I can’t count how many times I have written about this issue in the past, here and on other online forums.
Because this site is mainly about GPS tracking I get a lot of visitors who are highly polarized … for or against the government being able to track citizen’s positions and past movements via cell-phone based GPS or discrete GPS systems that might be in use by the subject of an investigation.
But folks, if you are deeply concerned about privacy and personal freedoms, you better shift the focus of your campaign away from the GPS system and start looking at the original big picture.
We could shut off the GPS in the interest of privacy today and government agencies would still be able to snoop and record tremendous amounts of data on anyone who even turns on their cell phone.

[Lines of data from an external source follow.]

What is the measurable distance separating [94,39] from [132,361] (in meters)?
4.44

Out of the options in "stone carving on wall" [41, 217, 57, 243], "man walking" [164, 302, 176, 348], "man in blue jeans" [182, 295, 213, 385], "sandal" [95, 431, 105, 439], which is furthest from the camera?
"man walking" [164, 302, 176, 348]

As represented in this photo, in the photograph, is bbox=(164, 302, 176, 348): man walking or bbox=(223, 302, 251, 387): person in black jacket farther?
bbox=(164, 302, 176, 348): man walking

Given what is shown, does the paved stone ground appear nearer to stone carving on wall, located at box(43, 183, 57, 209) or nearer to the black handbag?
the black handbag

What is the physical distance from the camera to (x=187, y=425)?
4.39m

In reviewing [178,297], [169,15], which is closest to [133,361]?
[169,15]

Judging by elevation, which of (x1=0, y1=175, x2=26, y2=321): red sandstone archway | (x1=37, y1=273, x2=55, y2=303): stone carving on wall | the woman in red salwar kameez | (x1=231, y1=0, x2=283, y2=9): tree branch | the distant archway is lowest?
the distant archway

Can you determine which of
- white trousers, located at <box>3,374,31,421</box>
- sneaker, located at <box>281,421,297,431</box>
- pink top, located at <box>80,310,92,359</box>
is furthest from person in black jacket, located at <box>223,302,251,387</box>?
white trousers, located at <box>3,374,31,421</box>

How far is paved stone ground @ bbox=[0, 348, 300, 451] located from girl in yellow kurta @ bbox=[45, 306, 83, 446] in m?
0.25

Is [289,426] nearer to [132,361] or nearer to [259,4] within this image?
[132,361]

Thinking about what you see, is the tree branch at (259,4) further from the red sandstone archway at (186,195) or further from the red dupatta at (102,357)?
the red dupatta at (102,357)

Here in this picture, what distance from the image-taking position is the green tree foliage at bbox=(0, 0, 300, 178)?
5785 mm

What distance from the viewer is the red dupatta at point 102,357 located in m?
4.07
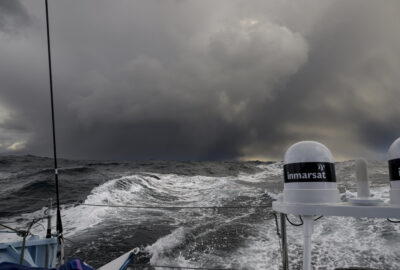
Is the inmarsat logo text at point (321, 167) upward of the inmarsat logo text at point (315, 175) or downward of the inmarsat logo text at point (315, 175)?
upward

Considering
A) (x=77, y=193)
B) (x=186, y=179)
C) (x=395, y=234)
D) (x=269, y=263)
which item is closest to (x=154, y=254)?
(x=269, y=263)

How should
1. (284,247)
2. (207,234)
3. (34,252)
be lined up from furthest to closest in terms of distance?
(207,234)
(34,252)
(284,247)

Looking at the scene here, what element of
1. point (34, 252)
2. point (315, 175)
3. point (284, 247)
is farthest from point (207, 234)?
point (315, 175)

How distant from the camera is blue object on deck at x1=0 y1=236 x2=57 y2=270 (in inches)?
113

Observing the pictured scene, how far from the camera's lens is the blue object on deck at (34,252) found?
286 centimetres

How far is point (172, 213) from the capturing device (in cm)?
816

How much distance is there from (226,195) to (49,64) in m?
8.22

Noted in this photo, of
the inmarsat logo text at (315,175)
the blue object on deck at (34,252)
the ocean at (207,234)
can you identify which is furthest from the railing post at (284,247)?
the blue object on deck at (34,252)

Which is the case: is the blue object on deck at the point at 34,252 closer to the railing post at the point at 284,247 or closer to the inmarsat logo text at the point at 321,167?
the railing post at the point at 284,247

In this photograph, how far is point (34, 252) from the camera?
9.86ft

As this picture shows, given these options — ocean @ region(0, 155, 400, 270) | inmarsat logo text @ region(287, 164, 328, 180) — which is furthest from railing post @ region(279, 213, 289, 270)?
ocean @ region(0, 155, 400, 270)

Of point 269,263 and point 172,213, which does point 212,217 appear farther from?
Result: point 269,263

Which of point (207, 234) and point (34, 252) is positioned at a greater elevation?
point (34, 252)

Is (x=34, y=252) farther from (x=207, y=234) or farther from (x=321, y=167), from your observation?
(x=207, y=234)
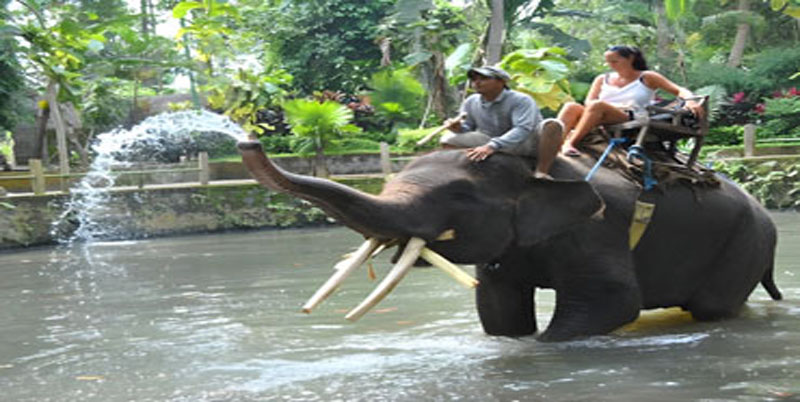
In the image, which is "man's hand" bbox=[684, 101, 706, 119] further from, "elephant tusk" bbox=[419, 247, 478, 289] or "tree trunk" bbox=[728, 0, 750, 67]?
"tree trunk" bbox=[728, 0, 750, 67]

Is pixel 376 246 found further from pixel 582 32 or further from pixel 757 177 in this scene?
pixel 582 32

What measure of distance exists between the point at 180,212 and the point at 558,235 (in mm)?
15344

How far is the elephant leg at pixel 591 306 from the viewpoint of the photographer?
6117mm

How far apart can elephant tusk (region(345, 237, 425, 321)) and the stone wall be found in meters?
15.2

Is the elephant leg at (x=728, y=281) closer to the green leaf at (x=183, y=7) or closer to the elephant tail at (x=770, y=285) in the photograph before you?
the elephant tail at (x=770, y=285)

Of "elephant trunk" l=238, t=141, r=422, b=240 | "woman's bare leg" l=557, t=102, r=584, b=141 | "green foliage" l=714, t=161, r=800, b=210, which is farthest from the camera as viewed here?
"green foliage" l=714, t=161, r=800, b=210

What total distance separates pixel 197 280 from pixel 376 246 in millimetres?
6966

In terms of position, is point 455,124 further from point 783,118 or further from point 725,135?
point 783,118

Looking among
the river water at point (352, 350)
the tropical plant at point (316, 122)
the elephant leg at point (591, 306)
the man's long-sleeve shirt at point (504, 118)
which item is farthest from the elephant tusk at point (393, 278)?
the tropical plant at point (316, 122)

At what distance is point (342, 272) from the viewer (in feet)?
16.5

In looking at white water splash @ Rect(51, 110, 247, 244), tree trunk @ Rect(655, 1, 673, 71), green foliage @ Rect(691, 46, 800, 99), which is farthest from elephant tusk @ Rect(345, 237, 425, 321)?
tree trunk @ Rect(655, 1, 673, 71)

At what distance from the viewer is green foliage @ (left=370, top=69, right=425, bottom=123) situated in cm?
2816

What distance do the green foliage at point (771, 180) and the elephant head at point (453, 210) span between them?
14.1 metres

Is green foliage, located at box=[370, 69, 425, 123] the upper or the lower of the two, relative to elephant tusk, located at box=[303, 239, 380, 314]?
upper
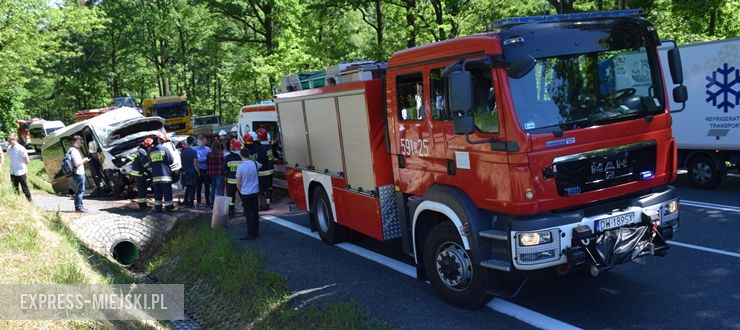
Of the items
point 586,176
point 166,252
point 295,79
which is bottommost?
point 166,252

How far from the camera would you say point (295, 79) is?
1005 centimetres

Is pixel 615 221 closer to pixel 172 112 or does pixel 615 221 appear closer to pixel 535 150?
pixel 535 150

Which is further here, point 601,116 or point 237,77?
point 237,77

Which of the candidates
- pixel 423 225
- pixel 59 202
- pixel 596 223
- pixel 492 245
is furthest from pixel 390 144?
pixel 59 202

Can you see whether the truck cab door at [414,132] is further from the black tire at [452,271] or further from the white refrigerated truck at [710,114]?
the white refrigerated truck at [710,114]

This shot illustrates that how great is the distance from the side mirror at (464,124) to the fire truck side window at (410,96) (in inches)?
39.3

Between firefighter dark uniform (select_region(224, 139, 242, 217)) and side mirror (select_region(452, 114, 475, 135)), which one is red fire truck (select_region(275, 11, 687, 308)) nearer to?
side mirror (select_region(452, 114, 475, 135))

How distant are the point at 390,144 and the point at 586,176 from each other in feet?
8.31

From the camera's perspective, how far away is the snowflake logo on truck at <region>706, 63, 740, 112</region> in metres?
11.3

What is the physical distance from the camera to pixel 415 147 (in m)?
6.53

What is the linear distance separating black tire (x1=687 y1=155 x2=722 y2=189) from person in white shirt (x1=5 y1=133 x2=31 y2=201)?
47.1ft

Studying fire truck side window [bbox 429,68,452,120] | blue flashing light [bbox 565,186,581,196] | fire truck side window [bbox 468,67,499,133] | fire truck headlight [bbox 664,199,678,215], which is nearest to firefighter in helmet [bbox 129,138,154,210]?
fire truck side window [bbox 429,68,452,120]

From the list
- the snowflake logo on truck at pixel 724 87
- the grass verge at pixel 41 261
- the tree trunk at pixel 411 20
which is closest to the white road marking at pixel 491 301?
the grass verge at pixel 41 261

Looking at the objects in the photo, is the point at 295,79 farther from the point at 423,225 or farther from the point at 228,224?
the point at 423,225
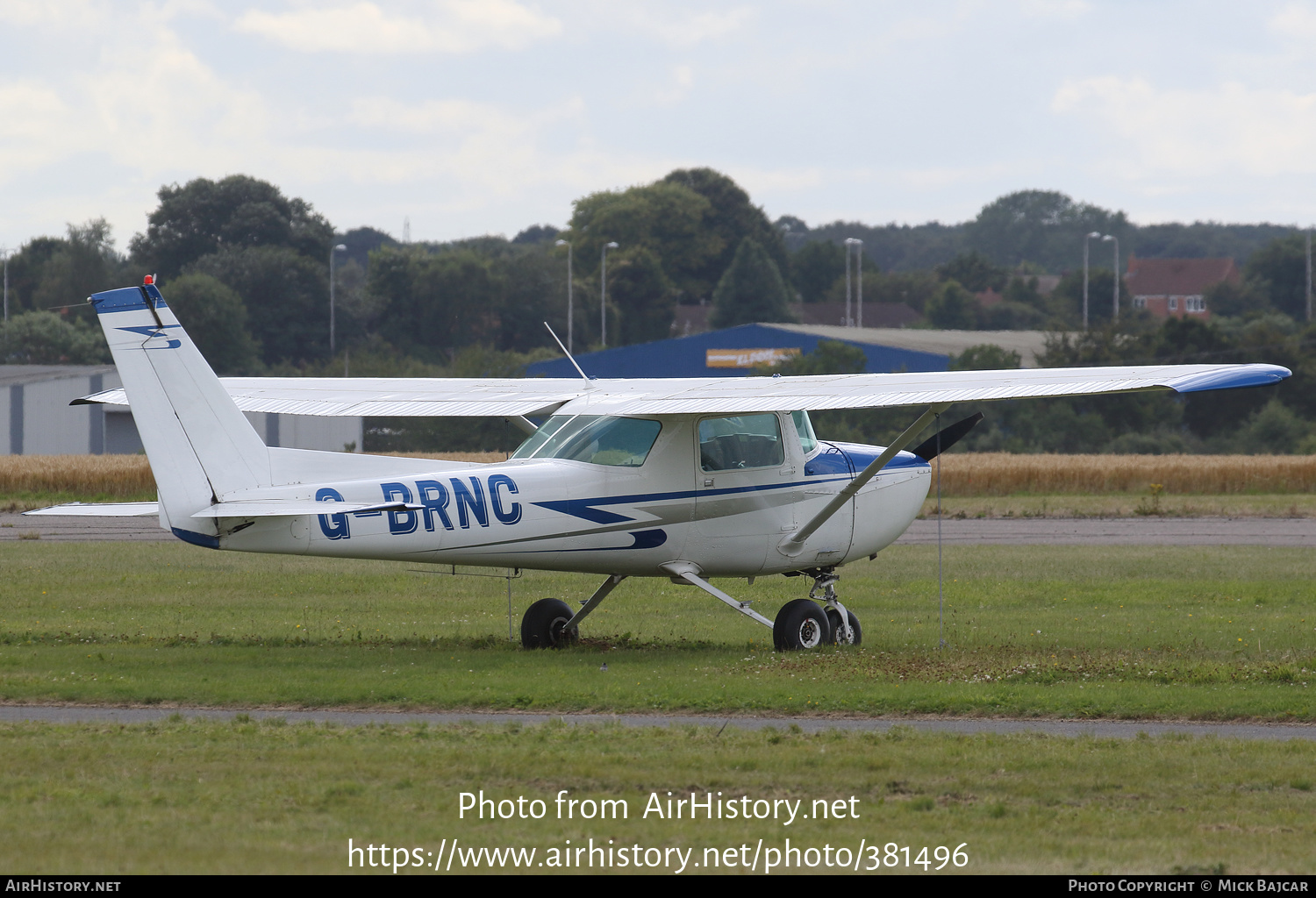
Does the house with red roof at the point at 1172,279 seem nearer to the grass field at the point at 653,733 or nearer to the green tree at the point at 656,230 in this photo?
the green tree at the point at 656,230

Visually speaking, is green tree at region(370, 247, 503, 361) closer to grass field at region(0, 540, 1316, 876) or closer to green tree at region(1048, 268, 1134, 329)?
green tree at region(1048, 268, 1134, 329)

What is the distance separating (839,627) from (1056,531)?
17.1 metres

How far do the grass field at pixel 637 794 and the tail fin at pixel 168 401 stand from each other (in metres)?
2.04

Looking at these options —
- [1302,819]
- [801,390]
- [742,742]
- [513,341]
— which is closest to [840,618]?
[801,390]

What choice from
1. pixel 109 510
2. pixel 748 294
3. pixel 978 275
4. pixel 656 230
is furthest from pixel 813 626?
pixel 978 275

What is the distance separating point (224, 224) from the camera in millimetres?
91625

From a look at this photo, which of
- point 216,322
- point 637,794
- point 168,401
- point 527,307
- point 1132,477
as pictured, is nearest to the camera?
point 637,794

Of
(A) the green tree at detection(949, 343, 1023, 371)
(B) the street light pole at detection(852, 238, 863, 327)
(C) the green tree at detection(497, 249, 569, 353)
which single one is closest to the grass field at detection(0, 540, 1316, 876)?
(A) the green tree at detection(949, 343, 1023, 371)

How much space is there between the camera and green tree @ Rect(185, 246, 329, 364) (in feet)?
273

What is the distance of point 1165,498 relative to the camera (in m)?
39.6

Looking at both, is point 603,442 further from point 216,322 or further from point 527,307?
point 527,307

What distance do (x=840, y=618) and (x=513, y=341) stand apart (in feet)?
273

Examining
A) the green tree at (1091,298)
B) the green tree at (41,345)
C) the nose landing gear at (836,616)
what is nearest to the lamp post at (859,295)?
the green tree at (1091,298)

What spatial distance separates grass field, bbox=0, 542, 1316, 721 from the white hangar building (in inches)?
1234
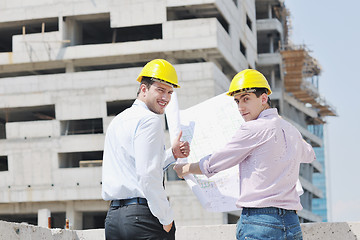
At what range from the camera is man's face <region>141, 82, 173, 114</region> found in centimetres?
435

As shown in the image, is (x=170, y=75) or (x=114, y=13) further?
(x=114, y=13)

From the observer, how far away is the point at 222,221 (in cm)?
3622

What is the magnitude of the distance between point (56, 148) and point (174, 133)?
32.6 meters

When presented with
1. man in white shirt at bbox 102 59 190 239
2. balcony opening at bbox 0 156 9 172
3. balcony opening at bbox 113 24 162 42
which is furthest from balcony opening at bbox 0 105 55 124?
man in white shirt at bbox 102 59 190 239

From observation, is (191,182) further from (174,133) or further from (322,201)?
(322,201)

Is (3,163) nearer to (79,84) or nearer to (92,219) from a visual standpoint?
(92,219)

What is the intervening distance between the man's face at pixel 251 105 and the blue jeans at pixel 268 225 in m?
0.68

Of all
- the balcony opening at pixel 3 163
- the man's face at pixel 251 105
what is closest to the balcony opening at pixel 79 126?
the balcony opening at pixel 3 163

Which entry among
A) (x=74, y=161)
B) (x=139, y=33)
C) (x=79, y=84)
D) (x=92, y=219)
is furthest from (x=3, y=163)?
(x=139, y=33)

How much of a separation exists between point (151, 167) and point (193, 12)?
125 ft

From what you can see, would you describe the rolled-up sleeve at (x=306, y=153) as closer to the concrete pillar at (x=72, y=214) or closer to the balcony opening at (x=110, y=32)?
the concrete pillar at (x=72, y=214)

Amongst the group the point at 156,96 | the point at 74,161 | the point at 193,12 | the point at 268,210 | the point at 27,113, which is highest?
the point at 193,12

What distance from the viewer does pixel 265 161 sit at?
411 cm

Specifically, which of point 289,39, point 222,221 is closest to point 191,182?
point 222,221
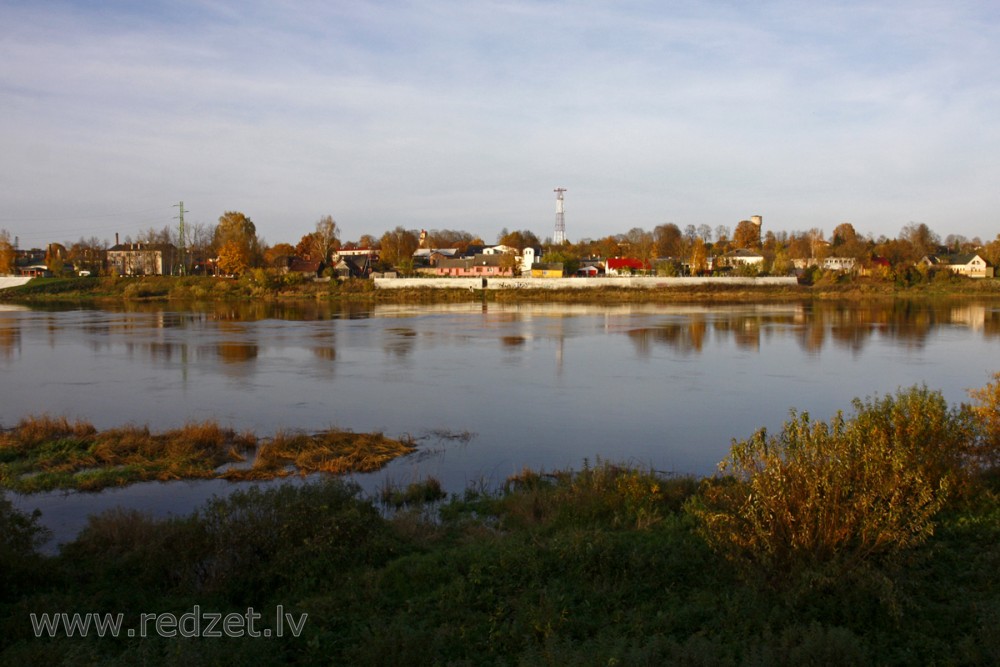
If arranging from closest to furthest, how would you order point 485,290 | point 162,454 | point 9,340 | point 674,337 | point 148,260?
point 162,454
point 9,340
point 674,337
point 485,290
point 148,260

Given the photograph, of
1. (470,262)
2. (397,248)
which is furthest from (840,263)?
(397,248)

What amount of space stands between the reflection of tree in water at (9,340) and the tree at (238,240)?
1206 inches

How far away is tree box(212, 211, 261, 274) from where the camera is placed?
64.8 metres

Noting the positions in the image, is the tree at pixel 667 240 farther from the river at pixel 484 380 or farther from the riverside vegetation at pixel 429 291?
the river at pixel 484 380

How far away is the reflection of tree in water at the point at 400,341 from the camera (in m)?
23.8

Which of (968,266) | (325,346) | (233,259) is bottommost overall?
(325,346)

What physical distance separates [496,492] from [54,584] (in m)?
4.74

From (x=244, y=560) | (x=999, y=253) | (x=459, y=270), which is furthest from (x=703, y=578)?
(x=999, y=253)

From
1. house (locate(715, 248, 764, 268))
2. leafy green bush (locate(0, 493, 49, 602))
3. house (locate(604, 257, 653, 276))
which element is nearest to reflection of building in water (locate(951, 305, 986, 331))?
house (locate(604, 257, 653, 276))

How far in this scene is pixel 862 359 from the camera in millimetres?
21047

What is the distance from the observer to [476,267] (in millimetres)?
73125

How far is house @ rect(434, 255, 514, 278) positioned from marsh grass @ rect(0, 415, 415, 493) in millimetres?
57361

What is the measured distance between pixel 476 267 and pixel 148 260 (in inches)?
1276

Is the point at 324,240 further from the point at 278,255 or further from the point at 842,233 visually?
the point at 842,233
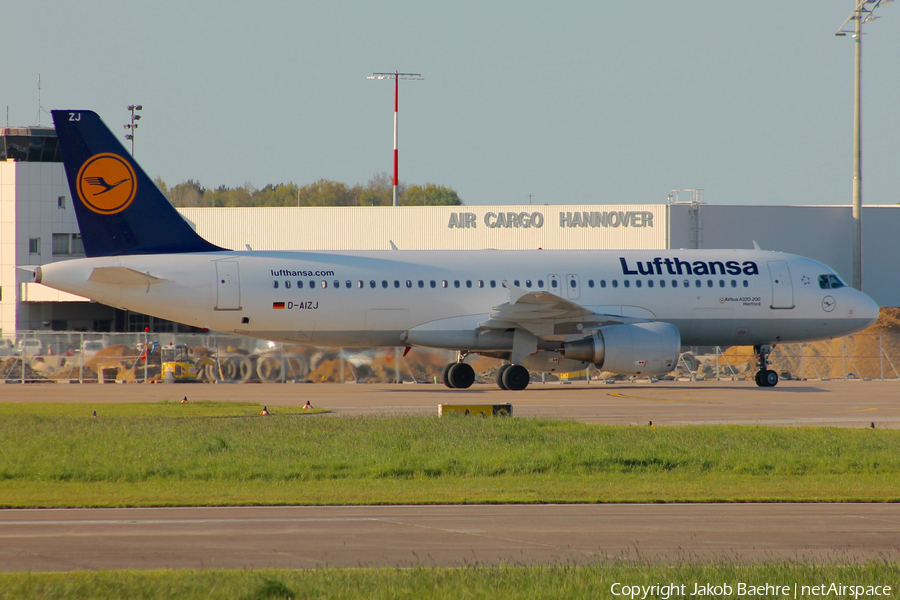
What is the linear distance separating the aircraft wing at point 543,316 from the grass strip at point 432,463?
952cm

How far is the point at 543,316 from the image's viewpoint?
30203 mm

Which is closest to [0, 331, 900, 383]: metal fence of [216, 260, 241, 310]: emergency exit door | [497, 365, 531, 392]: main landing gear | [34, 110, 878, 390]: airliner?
[34, 110, 878, 390]: airliner

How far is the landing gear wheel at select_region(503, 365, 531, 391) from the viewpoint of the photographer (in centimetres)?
3152

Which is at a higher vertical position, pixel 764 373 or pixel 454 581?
pixel 454 581

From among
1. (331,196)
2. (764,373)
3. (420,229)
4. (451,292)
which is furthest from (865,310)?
(331,196)

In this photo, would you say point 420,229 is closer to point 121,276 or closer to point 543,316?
point 543,316

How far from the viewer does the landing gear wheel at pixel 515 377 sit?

You don’t have to actually use the cell phone, and your cell phone does not need to be equipped with GPS. “Big Brother” still knows and now he has even more authority to snoop and keep snooping … GPS or no GPS.
A federal appeals court said Tuesday the government may obtain cell-site information that mobile phone carriers retain on their customers without a probable-cause warrant under the Fourth Amendment.
The decision by the 3rd U.S. Circuit Court of Appeals (.pdf) was not, however, an outright Obama administration victory. Lower courts, the three-judge panel wrote, could demand the government show probable cause — the warrant standard — before requiring carriers to release such data to the feds.
The opinion does leaves the privacy issue in a legal limbo of sorts. The standard by which the government can access such records — which can be used in criminal prosecutions — is left to the whims of district court judges. Historical cell-site location information, which carriers usually retain for about 18 months, identifies the cell tower to which the customer was connected at the beginning of a call and at the end of the call.
Lower courts across the country have issued conflicting rulings on the topic and will continue to do so without appellate guidance or congressional action. The Philadelphia-based court was the first appeals court to address the issue.
The Obama administration argued a judge could force a carrier to produce cell-site data on a showing that the information was “relevant and material” to an investigation.